On September 15, VMware issued a notice that some versions of ESXi, Workstation and Fusion are affected by an out-of-bounds write vulnerability.
VMware makes virtualisation software that allows one computer (the host) to pretend to be one or more pseudo-computers (the guests).
Each guest is a “virtual machine” or VM that thinks it’s a real computer.
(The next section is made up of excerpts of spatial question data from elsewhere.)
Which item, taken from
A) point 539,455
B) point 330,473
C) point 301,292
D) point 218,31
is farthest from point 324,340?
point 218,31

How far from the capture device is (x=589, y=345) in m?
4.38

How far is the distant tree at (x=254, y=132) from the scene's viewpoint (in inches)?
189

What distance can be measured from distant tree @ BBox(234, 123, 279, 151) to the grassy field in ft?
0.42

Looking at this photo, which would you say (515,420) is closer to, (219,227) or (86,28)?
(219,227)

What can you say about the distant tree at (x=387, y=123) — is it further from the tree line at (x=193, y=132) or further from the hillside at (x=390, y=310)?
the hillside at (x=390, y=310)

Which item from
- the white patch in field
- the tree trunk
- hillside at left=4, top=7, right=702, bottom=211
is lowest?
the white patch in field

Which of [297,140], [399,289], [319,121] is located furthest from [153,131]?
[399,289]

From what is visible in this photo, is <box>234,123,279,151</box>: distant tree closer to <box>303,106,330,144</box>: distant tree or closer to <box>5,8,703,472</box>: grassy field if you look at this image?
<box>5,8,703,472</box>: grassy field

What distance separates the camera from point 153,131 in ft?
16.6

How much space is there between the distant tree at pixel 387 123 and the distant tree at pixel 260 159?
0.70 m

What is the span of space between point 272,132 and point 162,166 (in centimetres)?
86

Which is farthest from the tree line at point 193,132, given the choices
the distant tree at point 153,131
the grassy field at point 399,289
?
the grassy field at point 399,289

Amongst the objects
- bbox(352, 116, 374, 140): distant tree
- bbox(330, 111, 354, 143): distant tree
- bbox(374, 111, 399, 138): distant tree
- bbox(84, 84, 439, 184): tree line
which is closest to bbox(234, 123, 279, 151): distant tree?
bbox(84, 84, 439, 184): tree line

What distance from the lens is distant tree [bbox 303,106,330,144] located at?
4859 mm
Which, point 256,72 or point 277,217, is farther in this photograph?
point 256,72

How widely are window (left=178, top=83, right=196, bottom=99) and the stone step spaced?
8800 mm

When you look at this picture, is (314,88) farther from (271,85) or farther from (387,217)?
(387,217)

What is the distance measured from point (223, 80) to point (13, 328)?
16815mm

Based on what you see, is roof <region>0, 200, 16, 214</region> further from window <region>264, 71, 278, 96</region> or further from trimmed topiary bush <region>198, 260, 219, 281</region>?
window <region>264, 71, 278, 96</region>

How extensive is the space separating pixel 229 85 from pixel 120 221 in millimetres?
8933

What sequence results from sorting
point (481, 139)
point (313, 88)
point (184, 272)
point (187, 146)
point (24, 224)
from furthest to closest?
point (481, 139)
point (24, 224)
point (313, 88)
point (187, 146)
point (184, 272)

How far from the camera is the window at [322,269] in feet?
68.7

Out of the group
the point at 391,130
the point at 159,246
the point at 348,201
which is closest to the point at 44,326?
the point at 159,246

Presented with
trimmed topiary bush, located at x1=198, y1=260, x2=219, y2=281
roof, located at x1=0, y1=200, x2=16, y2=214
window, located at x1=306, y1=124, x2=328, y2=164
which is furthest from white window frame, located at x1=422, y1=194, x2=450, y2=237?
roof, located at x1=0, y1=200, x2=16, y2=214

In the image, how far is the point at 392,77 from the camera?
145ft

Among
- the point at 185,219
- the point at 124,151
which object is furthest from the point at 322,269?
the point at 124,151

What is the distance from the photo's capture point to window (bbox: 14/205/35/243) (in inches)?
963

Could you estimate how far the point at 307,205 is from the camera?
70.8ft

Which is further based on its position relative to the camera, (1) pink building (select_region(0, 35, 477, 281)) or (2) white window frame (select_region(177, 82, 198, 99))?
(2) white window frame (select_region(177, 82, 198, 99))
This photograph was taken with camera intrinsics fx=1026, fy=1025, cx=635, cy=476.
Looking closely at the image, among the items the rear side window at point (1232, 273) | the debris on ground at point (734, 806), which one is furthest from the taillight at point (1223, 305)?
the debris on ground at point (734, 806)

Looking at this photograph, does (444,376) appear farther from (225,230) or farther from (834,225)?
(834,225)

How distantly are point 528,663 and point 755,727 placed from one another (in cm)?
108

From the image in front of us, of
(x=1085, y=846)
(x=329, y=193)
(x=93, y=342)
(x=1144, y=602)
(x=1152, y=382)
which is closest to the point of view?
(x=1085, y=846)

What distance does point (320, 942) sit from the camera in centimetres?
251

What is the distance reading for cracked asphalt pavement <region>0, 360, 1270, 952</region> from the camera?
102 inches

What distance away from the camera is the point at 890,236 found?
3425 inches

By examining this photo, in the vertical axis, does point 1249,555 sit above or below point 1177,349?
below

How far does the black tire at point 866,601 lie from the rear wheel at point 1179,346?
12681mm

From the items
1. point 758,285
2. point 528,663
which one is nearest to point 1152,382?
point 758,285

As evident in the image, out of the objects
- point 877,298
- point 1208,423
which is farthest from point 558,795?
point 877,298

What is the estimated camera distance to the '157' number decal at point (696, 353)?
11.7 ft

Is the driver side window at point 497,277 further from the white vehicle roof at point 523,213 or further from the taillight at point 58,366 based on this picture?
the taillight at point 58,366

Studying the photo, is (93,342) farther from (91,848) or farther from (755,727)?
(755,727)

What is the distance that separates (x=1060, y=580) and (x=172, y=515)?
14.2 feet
The VMs are isolated from each other and the host by the virtualisation software.
That isolation is especially important in a hosting environment, where one physical server may provide virtual server instances to several different customers at the same time.
The out-of-bounds write vulnerability in VMware’s products allows guests to break out of their isolation—an attacker could escape the confines of a virtual machine and execute malicious code on the machine the VM is running on.
The impact of this vulnerability is potentially quite high, which is why VMware rates this vulnerability as critical; however, the Zero Day Initiative, which worked with the two researchers who discovered this issue to disclose it to VMware, gives this vulnerability only a medium score of 6.2.
The nuance behind ZDI’s reasoning is that while the impact is potentially high, this is not an easy vulnerability to exploit—it requires local access (either physical access or local shell), and the access complexity is high—in this case, the attacker must already be able to execute low-privilege code on the virtual machine to trigger this vulnerability.
Thankfully VMware issued a fix for this vulnerability (CVE-2017-4924 for those keeping track at home), so the standard advice of “patch ASAP” applies.
ESXi version 6.5, Workstation 12.x, and Fusion 8.x on OSX are all vulnerable to this bug, so update as soon as you can if you haven’t yet.